▶ [The task]:
Omitting all images, transcribe the entries word for word.

(Scraped caption text data)
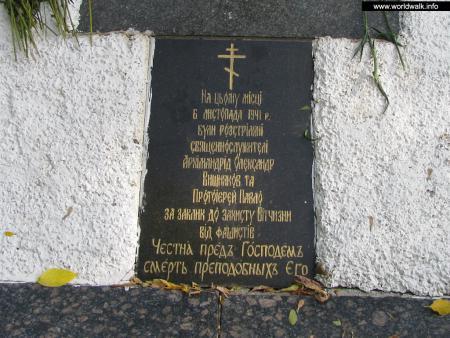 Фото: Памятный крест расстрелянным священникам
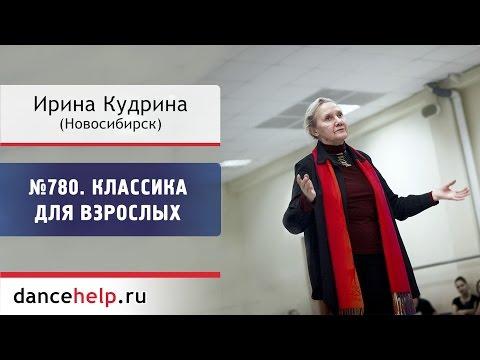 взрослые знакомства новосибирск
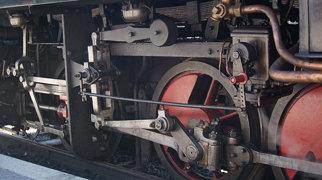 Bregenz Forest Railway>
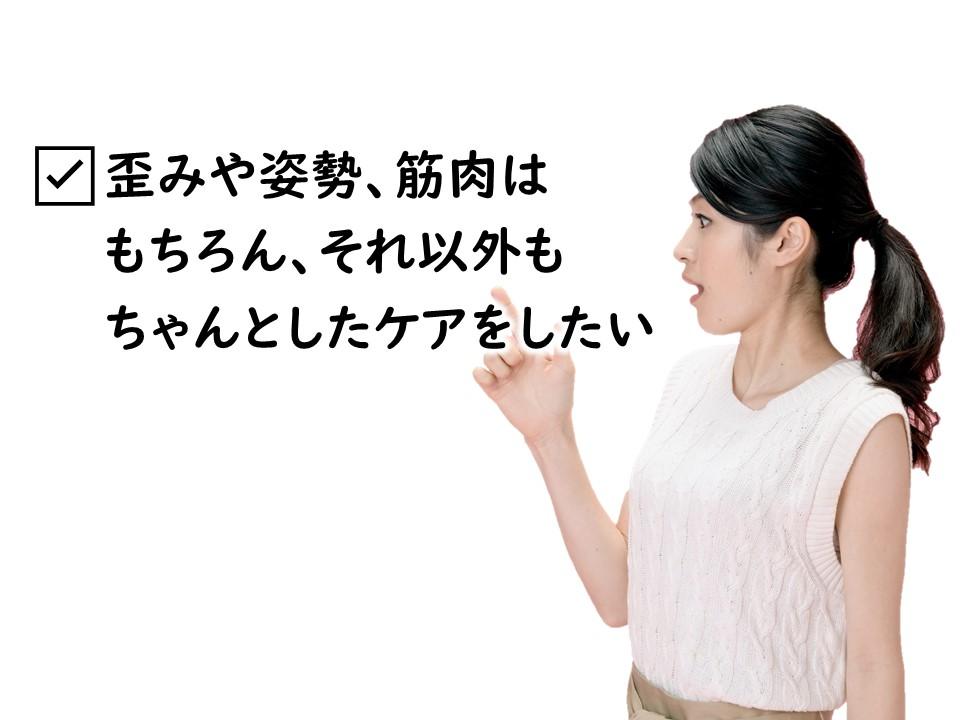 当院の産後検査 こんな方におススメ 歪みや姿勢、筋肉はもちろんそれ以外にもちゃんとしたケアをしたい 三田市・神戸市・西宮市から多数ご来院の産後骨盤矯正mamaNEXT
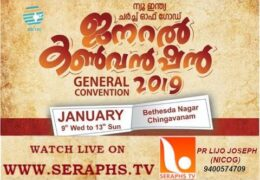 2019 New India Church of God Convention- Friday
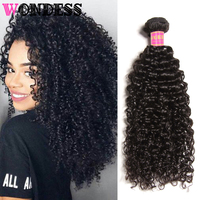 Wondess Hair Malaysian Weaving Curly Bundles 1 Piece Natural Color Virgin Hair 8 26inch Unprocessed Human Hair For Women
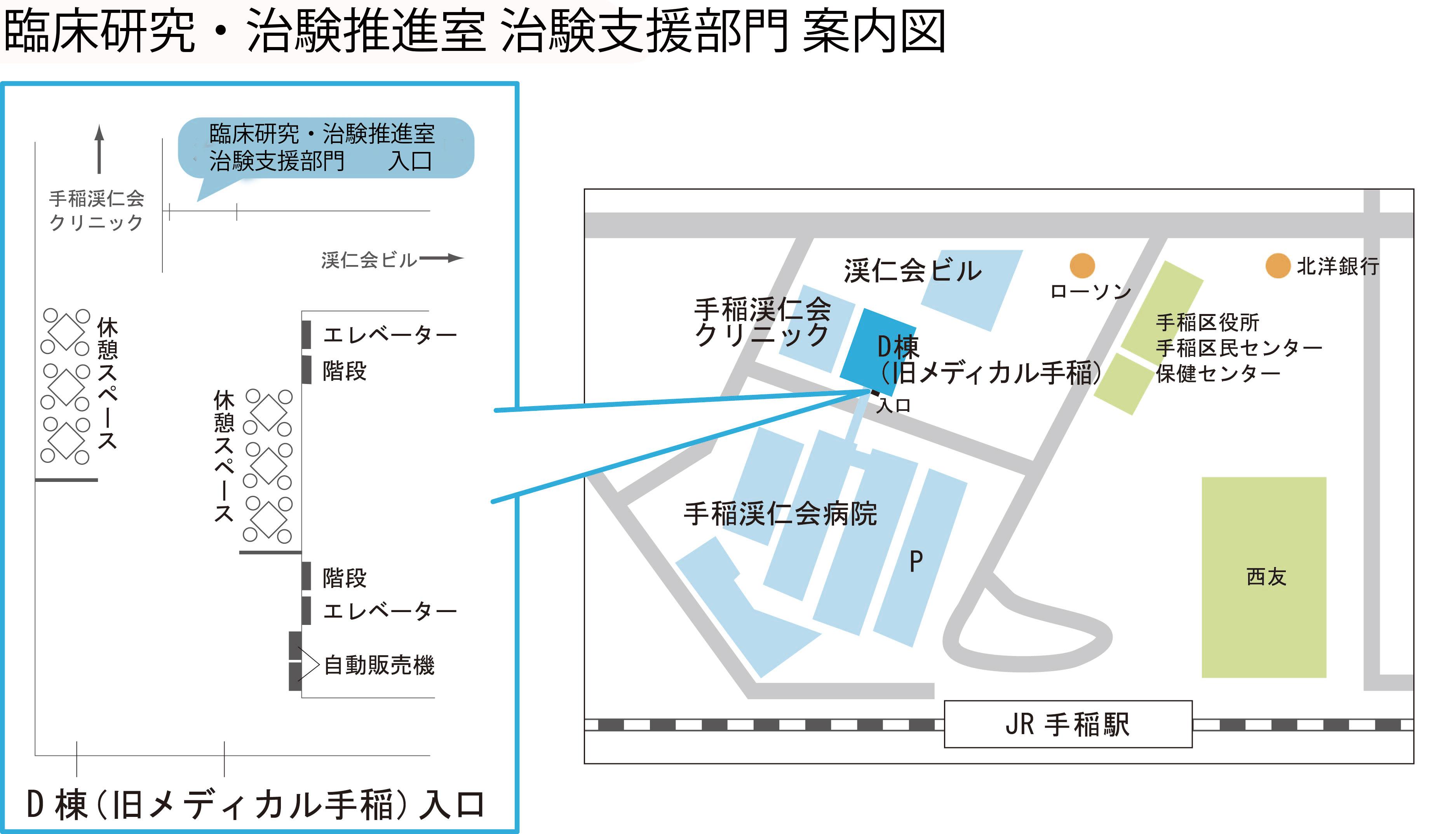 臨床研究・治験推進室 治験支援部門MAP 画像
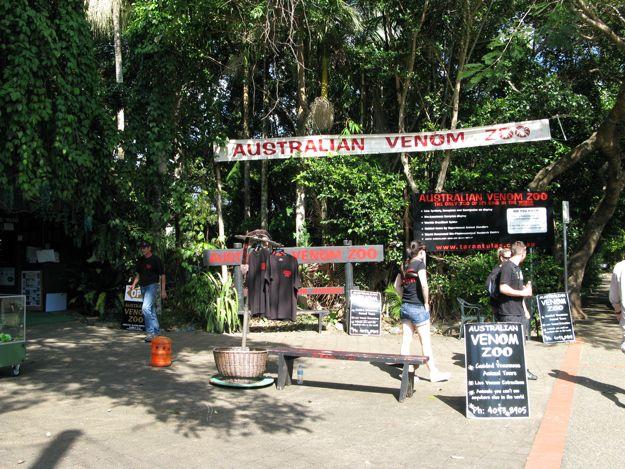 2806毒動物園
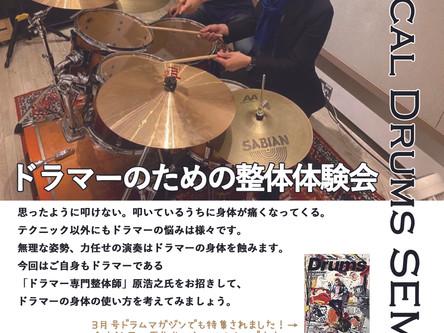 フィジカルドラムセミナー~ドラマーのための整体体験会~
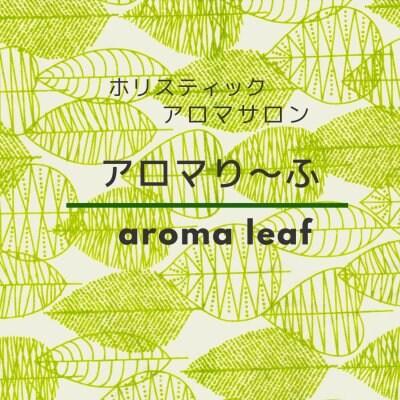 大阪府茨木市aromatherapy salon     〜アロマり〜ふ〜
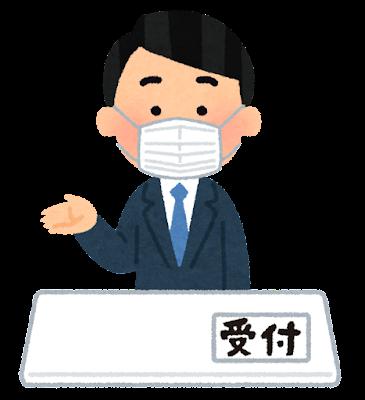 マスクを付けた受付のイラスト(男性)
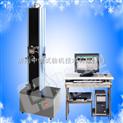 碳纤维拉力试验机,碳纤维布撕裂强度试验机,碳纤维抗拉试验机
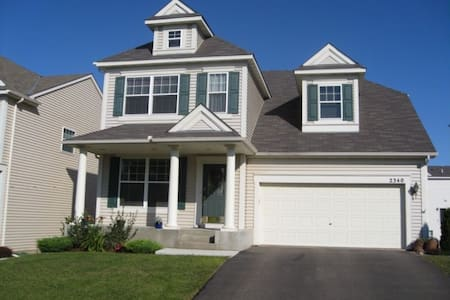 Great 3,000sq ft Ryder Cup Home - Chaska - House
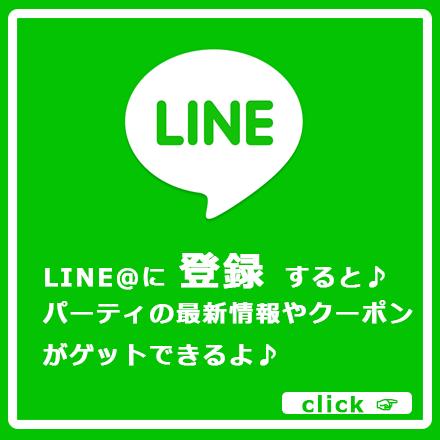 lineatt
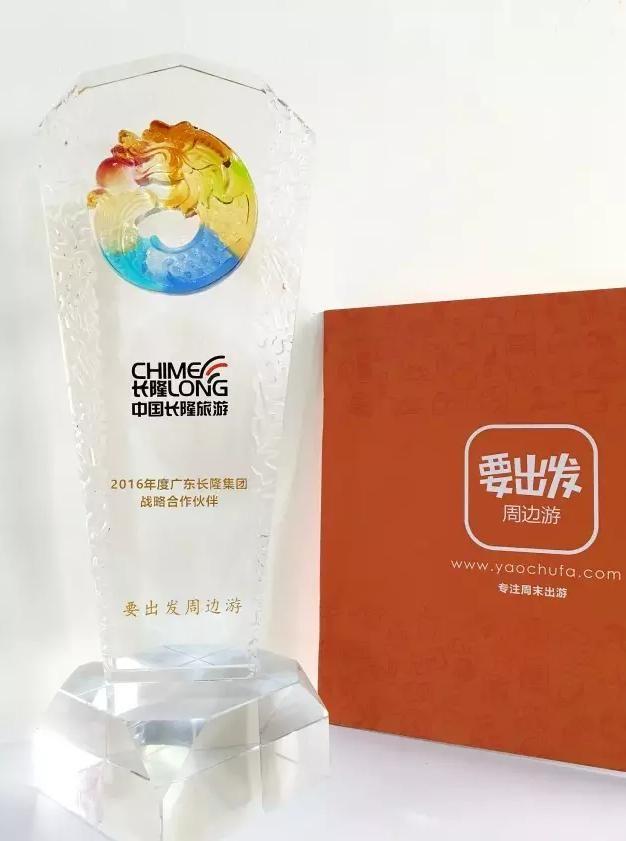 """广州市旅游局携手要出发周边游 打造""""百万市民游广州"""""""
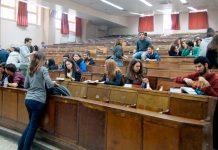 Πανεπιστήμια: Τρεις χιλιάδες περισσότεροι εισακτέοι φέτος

▶ [Solution]:
 Фото: Памятный крест расстрелянным священникам
 взрослые знакомства новосибирск
 Bregenz Forest Railway>
 当院の産後検査 こんな方におススメ 歪みや姿勢、筋肉はもちろんそれ以外にもちゃんとしたケアをしたい 三田市・神戸市・西宮市から多数ご来院の産後骨盤矯正mamaNEXT
 2019 New India Church of God Convention- Friday
 Wondess Hair Malaysian Weaving Curly Bundles 1 Piece Natural Color Virgin Hair 8 26inch Unprocessed Human Hair For Women
 臨床研究・治験推進室 治験支援部門MAP 画像
 2806毒動物園
 フィジカルドラムセミナー~ドラマーのための整体体験会~
 大阪府茨木市aromatherapy salon     〜アロマり〜ふ〜
 マスクを付けた受付のイラスト(男性)
 碳纤维拉力试验机,碳纤维布撕裂强度试验机,碳纤维抗拉试验机
 Great 3,000sq ft Ryder Cup Home - Chaska - House
 lineatt
 """广州市旅游局携手要出发周边游 打造""""百万市民游广州"""""""
 Πανεπιστήμια: Τρεις χιλιάδες περισσότεροι εισακτέοι φέτος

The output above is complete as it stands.